The Canadian Guitar Forum banner

1 - 20 of 30 Posts

·
Premium Member
Joined
·
3,261 Posts
Lol, the bench even has little booties on it's footsies (this thing makes me sick; appologies to grammas everywhere).
 

·
Premium Member
Air guitar
Joined
·
3,250 Posts
Someone has way too much spare time :)
 

·
Registered
Joined
·
1,947 Posts
Lol, the bench even has little booties on it's footsies (this thing makes me sick; appologies to grammas everywhere).
Those booties are the most useful things in that whole package (I assume they are for preventing floor scratches) but they are fugly that's for sure .
 

·
Premium Member
Joined
·
10,468 Posts
no word of a lie, my mother put milk bags on the feet of her piano and bench...it prevented her cat from using them as a scratching post.
altho I'm sure in this pic its done for the floors.
 

·
Premium Member
Joined
·
25,163 Posts
I suspect that's actually a piano not an amp...I also suspect someone is either 1) far too close with their grandmother 2) works at a coffin company.
My wife watches enough of these victorian and baroque-era costume dramas that I might have thought there was actually a person under there, rather than any sort of object.
 

·
Premium Member
Joined
·
3,261 Posts

·
Premium Member
Joined
·
25,163 Posts
There's easier /less garrish ways to protect the floor - they're called furniture felts (also good for kick drum beaters - the modern ones that are just a round plastic disk). No need for those ridiculous booties.
Yeah, but it's a set, man. If you had a white Strat with a white pickguard and white pickups, you wouldn't stick black control knobs on it, would you?

Forty years ago, when I was working at McMaster on stuff that would eventually give a guy in England the Nobel for medicine, I had to comb Hamilton for the older heavy glass leg protectors that resembled small ashtrays. We needed something to put the bran mash food reward in for the brain-damaged rats, that was heavy and stable enough that they couldn't knock over in their franticness. Plastic just wouldn't do.
 

·
Registered
Joined
·
647 Posts
Forty years ago, when I was working at McMaster on stuff that would eventually give a guy in England the Nobel for medicine,
Dude.... that is a whole other thread!!! You can't just give us that wee tidbit as anecdotal and be done!!

Some guy won the Nobel and you did some of his research?!?!?!?!
 

·
Premium Member
Joined
·
25,163 Posts
Nah, I didn't do it. Or I should say, it wasn't my idea. The prof I worked for was doing it, and regularly communicating with John O'Keefe, who shared the 2014 prize ( The 2014 Nobel Prize in Physiology or Medicine: A Spatial Model for Cognitive Neuroscience ). If you look at the dedications at the front of O'Keefe and Nadel's 1978 book The Hippocampus as a Cognitive Map ( https://www.cognitivemap.net/HCMpdf/HCMComplete.pdf ), it is dedicated to two historic giants of psychology - Ed Tolman and Don Hebb - and to the prof my wife and I were working for, the late Abe Black, who passed away in 1978. A bunch of Abe's papers are cited in the book. The co-author, Lynn Nadel used to come by our lab now and then. All these McGill guys stick together.

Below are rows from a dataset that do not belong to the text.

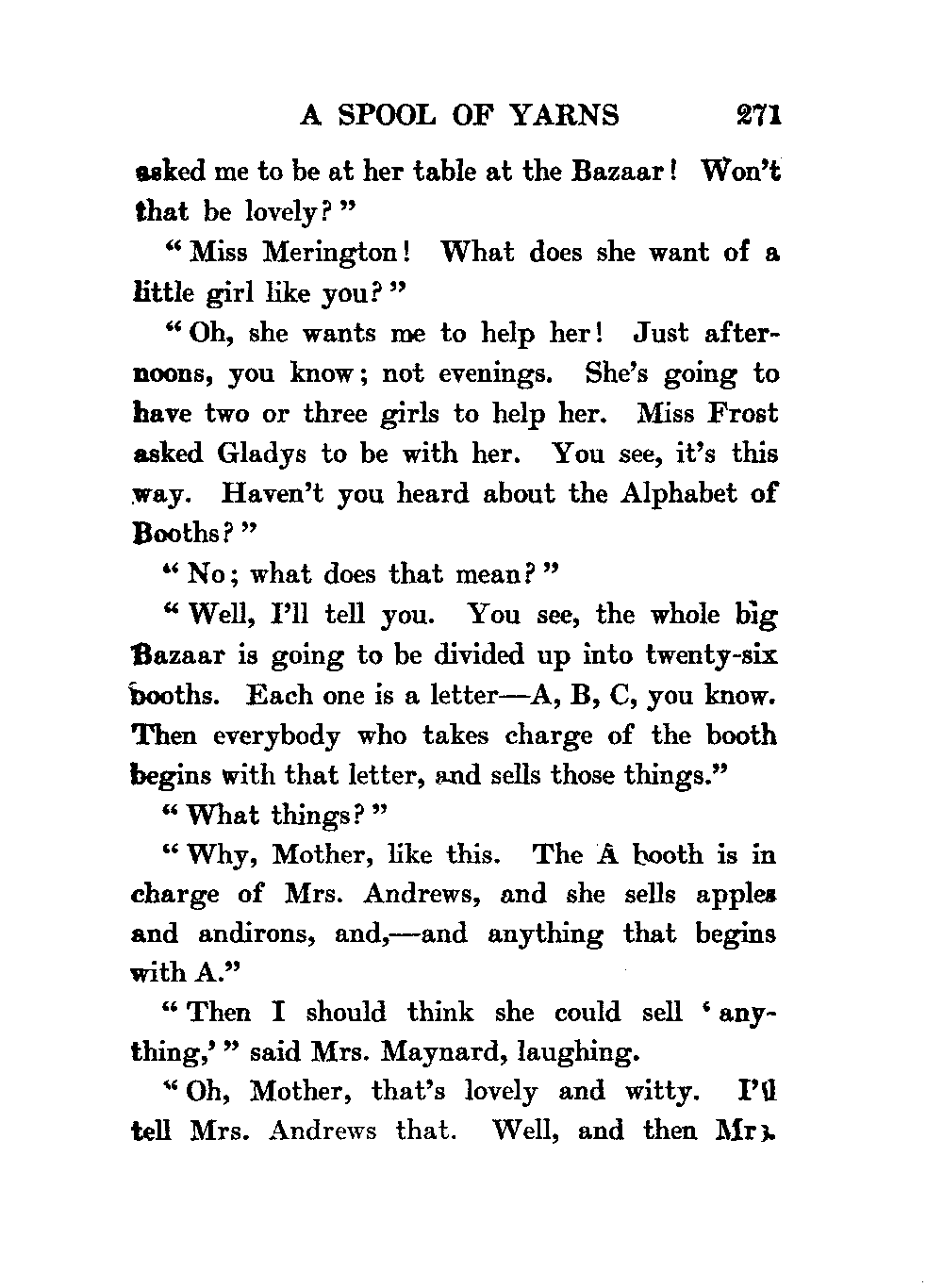 A SPOOL OF YARNS 271

asked me to be at her table at the Bazaar! Won't that be lovely?"

"Miss Merington! What does she want of a little girl like you?"

"Oh, she wants me to help her! Just afternoons, you know; not evenings. She's going to have two or three girls to help her. Miss Frost asked Gladys to be with her. You see, it's this way. Haven't you heard about the Alphabet of Booths?"

"No; what does that mean?"

"Well, I'll tell you. You see, the whole big Bazaar is going to be divided up into twenty-six booths. Each one is a letter—A, B, C, you know. Then everybody who takes charge of the booth begins with that letter, and sells those things."

"What things?"

"Why, Mother, like this. The A booth is in charge of Mrs. Andrews, and she sells apples and andirons, and,—and anything that begins with A."

"Then I should think she could sell 'anything,'" said Mrs. Maynard, laughing.

"Oh, Mother, that's lovely and witty. I'll tell Mrs. Andrews that. Well, and then Mrs.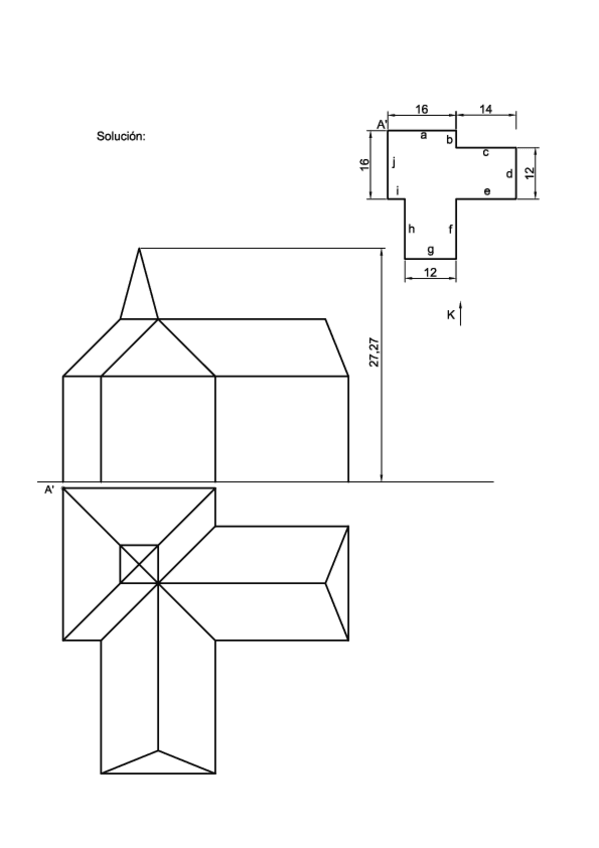 Solución:

16
14
A'
a
b
c
16
j
d
12
i
e
h
f
g
12
K

27,27

A'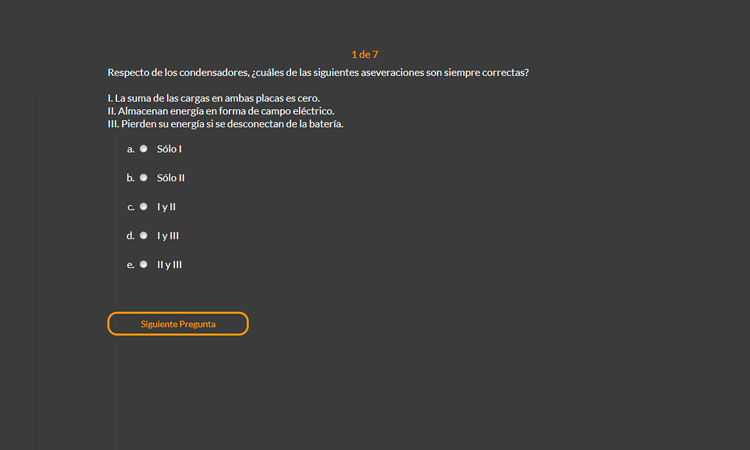 1 de 7

Respecto de los condensadores, ¿cuáles de las siguientes aseveraciones son siempre correctas?

I. La suma de las cargas en ambas placas es cero.
II. Almacenan energía en forma de campo eléctrico.
III. Pierden su energía si se desconectan de la batería.

a. Sólo I

b. Sólo II

c. I y II

d. I y III

e. II y III

Siguiente Pregunta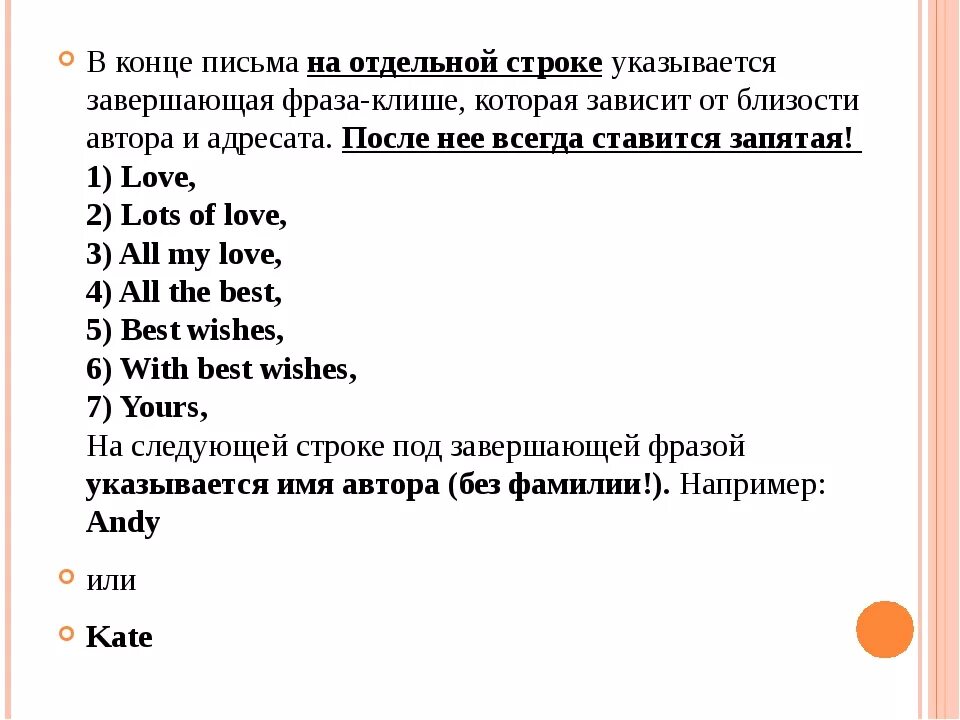 В конце письма на отдельной строке указывается завершающая фраза-клише, которая зависит от близости автора и адресата. После нее всегда ставится запятая!
1) Love,
2) Lots of love,
3) All my love,
4) All the best,
5) Best wishes,
6) With best wishes,
7) Yours,
На следующей строке под завершающей фразой указывается имя автора (без фамилии!). Например: Andy

или

Kate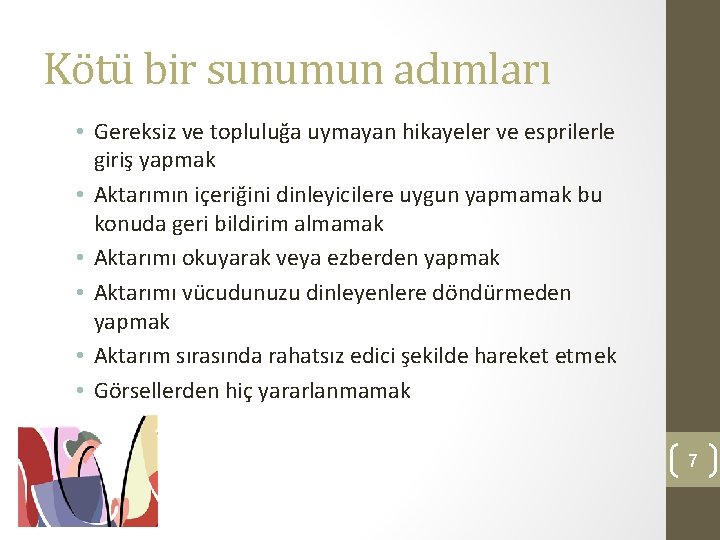 Kötü bir sunumun adımları

• Gereksiz ve topluluğa uymayan hikayeler ve esprilerle giriş yapmak
• Aktarımın içeriğini dinleyicilere uygun yapmamak bu konuda geri bildirim almamak
• Aktarımı okuyarak veya ezberden yapmak
• Aktarımı vücudunuzu dinleyenlere döndürmeden yapmak
• Aktarım sırasında rahatsız edici şekilde hareket etmek
• Görsellerden hiç yararlanmamak

7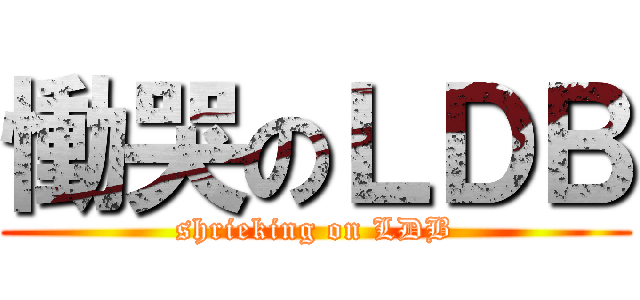 慟哭のＬＤＢ

shrieking on LDB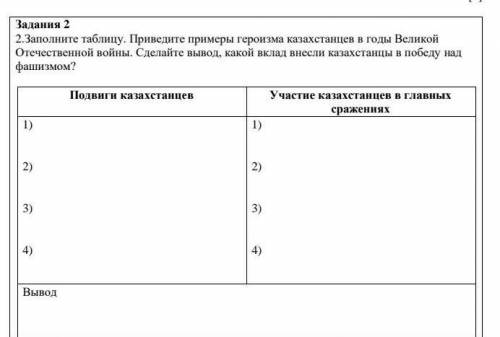 Задания 2
2.Заполните таблицу. Приведите примеры героизма казахстанцев в годы Великой Отечественной войны. Сделайте вывод, какой вклад внесли казахстанцы в победу над фашизмом?

| Подвиги казахстанцев | Участие казахстанцев в главных сражениях |
|---|---|
| 1) | 1) |
| 2) | 2) |
| 3) | 3) |
| 4) | 4) |
| Вывод | |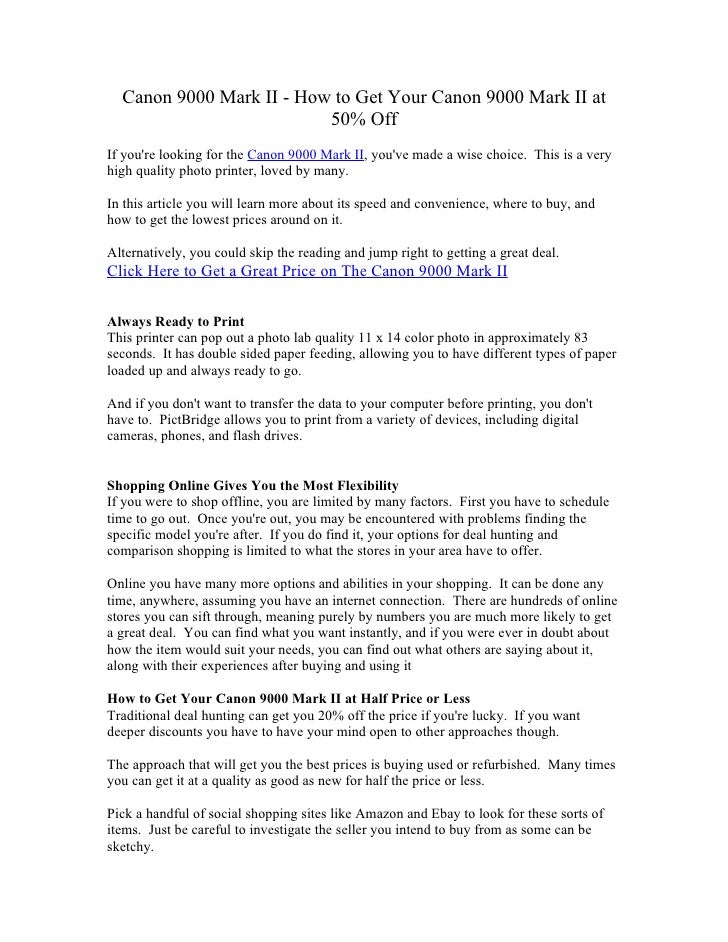 Canon 9000 Mark II - How to Get Your Canon 9000 Mark II at 50% Off

If you're looking for the Canon 9000 Mark II, you've made a wise choice. This is a very high quality photo printer, loved by many.

In this article you will learn more about its speed and convenience, where to buy, and how to get the lowest prices around on it.

Alternatively, you could skip the reading and jump right to getting a great deal.
Click Here to Get a Great Price on The Canon 9000 Mark II

Always Ready to Print
This printer can pop out a photo lab quality 11 x 14 color photo in approximately 83 seconds. It has double sided paper feeding, allowing you to have different types of paper loaded up and always ready to go.

And if you don't want to transfer the data to your computer before printing, you don't have to. PictBridge allows you to print from a variety of devices, including digital cameras, phones, and flash drives.

Shopping Online Gives You the Most Flexibility
If you were to shop offline, you are limited by many factors. First you have to schedule time to go out. Once you're out, you may be encountered with problems finding the specific model you're after. If you do find it, your options for deal hunting and comparison shopping is limited to what the stores in your area have to offer.

Online you have many more options and abilities in your shopping. It can be done any time, anywhere, assuming you have an internet connection. There are hundreds of online stores you can sift through, meaning purely by numbers you are much more likely to get a great deal. You can find what you want instantly, and if you were ever in doubt about how the item would suit your needs, you can find out what others are saying about it, along with their experiences after buying and using it

How to Get Your Canon 9000 Mark II at Half Price or Less
Traditional deal hunting can get you 20% off the price if you're lucky. If you want deeper discounts you have to have your mind open to other approaches though.

The approach that will get you the best prices is buying used or refurbished. Many times you can get it at a quality as good as new for half the price or less.

Pick a handful of social shopping sites like Amazon and Ebay to look for these sorts of items. Just be careful to investigate the seller you intend to buy from as some can be sketchy.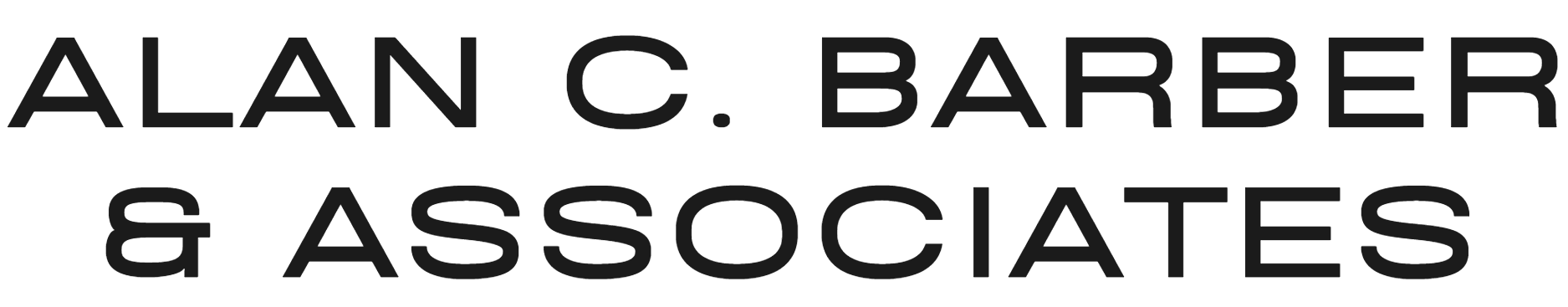 ALAN C. BARBER
& ASSOCIATES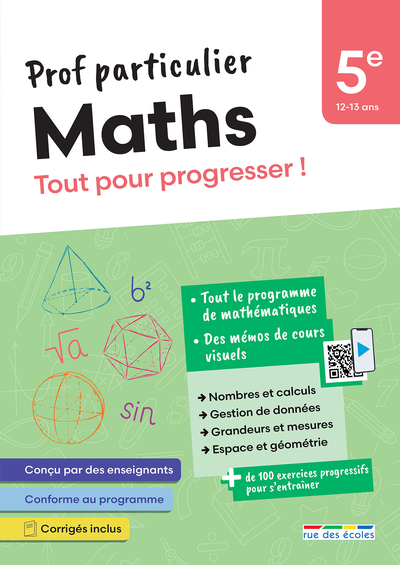 Prof particulier
Maths
Tout pour progresser !

5e
12-13 ans

$b^2$
$\sqrt{a}$
sin

• Tout le programme de mathématiques
• Des mémos de cours visuels

→ Nombres et calculs
→ Gestion de données
→ Grandeurs et mesures
→ Espace et géométrie

+ de 100 exercices progressifs pour s'entraîner

Conçu par des enseignants
Conforme au programme
Corrigés inclus

rue des écoles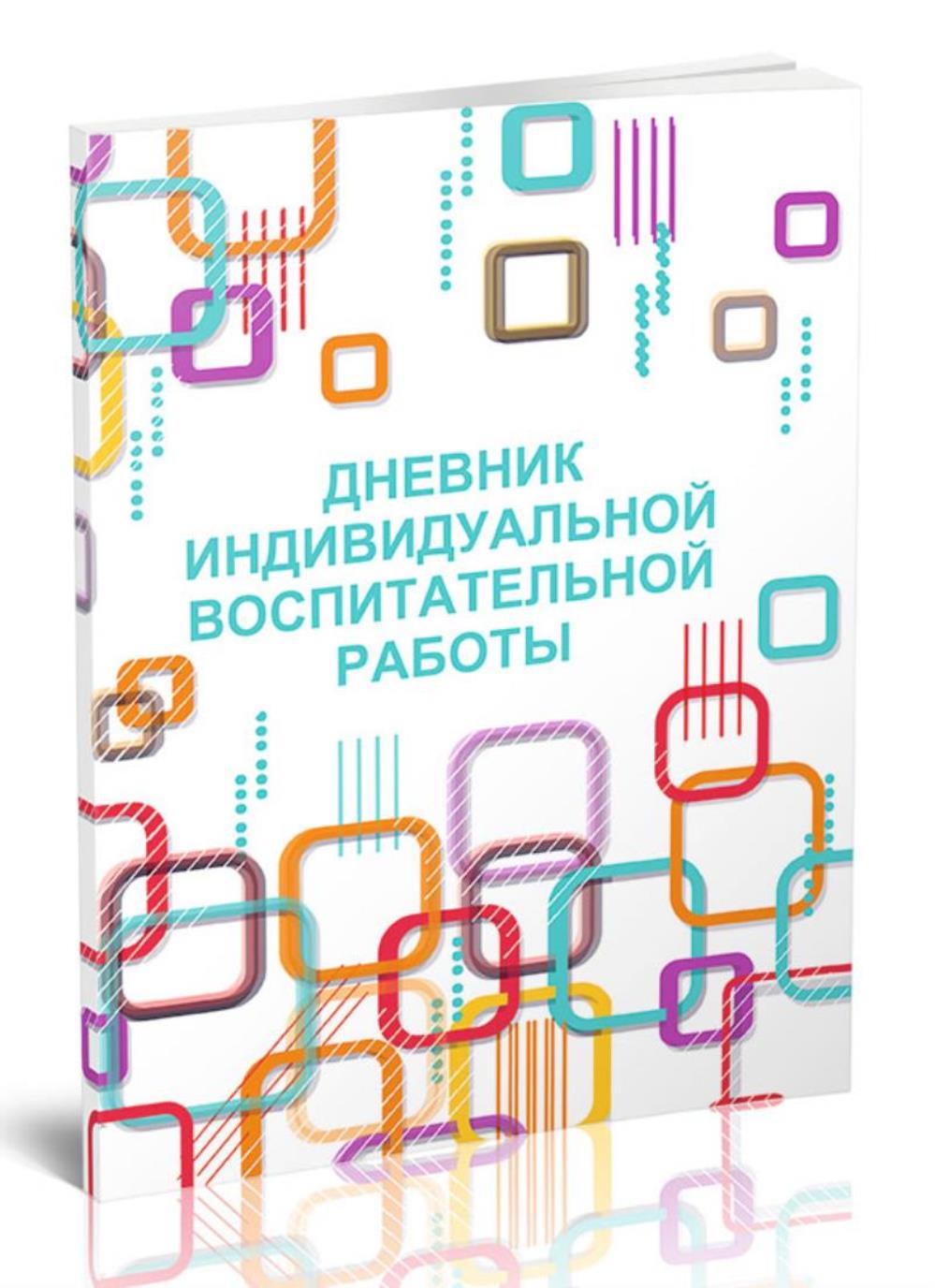 ДНЕВНИК ИНДИВИДУАЛЬНОЙ ВОСПИТАТЕЛЬНОЙ РАБОТЫ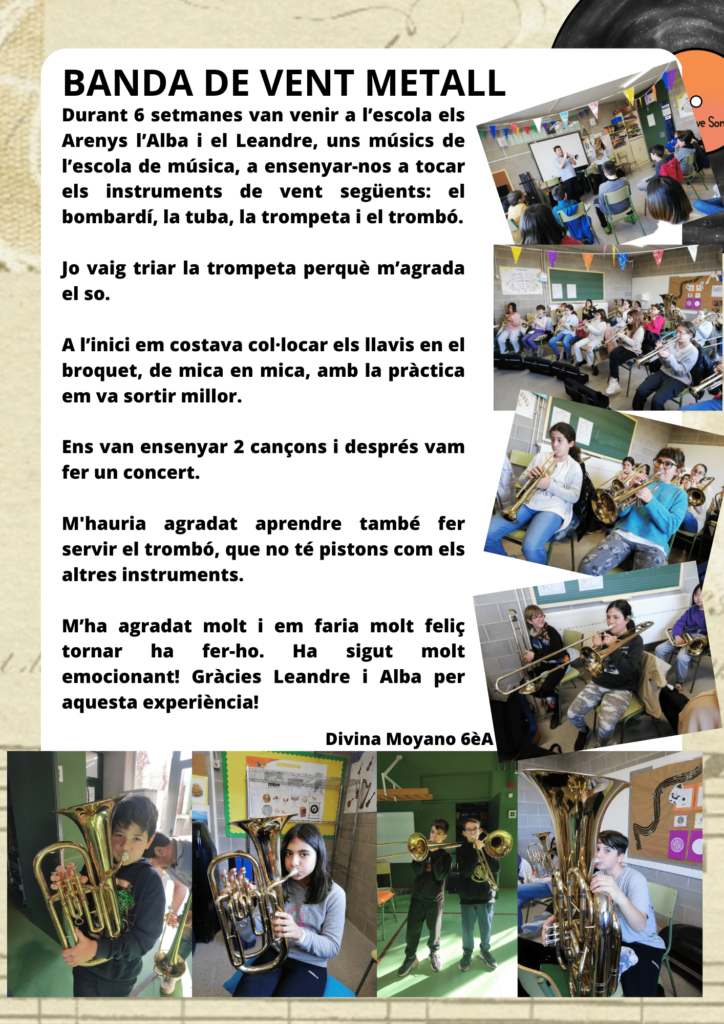 BANDA DE VENT METALL

Durant 6 setmanes van venir a l'escola els Arenys l'Alba i el Leandre, uns músics de l'escola de música, a ensenyar-nos a tocar els instruments de vent següents: el bombardí, la tuba, la trompeta i el trombó.

Jo vaig triar la trompeta perquè m'agrada el so.

A l'inici em costava col·locar els llavis en el broquet, de mica en mica, amb la pràctica em va sortir millor.

Ens van ensenyar 2 cançons i després vam fer un concert.

M'hauria agradat aprendre també fer servir el trombó, que no té pistons com els altres instruments.

M'ha agradat molt i em faria molt feliç tornar ha fer-ho. Ha sigut molt emocionant! Gràcies Leandre i Alba per aquesta experiència!

Divina Moyano 6èA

We were essentially replicating some of Tolman's studies from the 40's, but with rats that had their hippocampus severely damaged. We were examining their remaining ability to "navigate" using distant cues, and relying on them alone. That meant that they couldn't sniff their way to the correct choice. So, to be able to confirm that, I had to have heavy glass food receptacles at the end of each maze alleyway, both baited with bran mash, but one covered with nylon mesh that prevented access to the food, and the other with a hole in the mesh that allowed for access. I also had to construct an elevated maze on a pedestal with removeable arms that could be switched around like 3-card monty. The intent was to assure that the rats couldn't leave a trail of some bodily fluid that would help them make the choice. The maze was in a circular room-within-a-room that was on ball-bearings, like a lazy susan. The floor, heavy curtains, ceiling, and maze could all be rotated every single trial, such that the rat couldn't rely on any consistency in sounds or light or subtle breezes, either. They were obliged to look up and treat the things I was suspending from the ceiling like they were reading the stars. I had to do the surgery to produce the selective brain damage. I still have the surgical tool I used and all the stained brain slices in a box. Heck, I'm looking at it right now.

It was tough slogging. When you have fairly amnesic animals, you have to train them EVERY day so they don't forget over the weekend. I had a number of 40-day shifts, but it was worth it. It was VERY neat to learn about O'Keefe's award in 2014, and feel a sense of connection to it. I kinda miss the smell of science.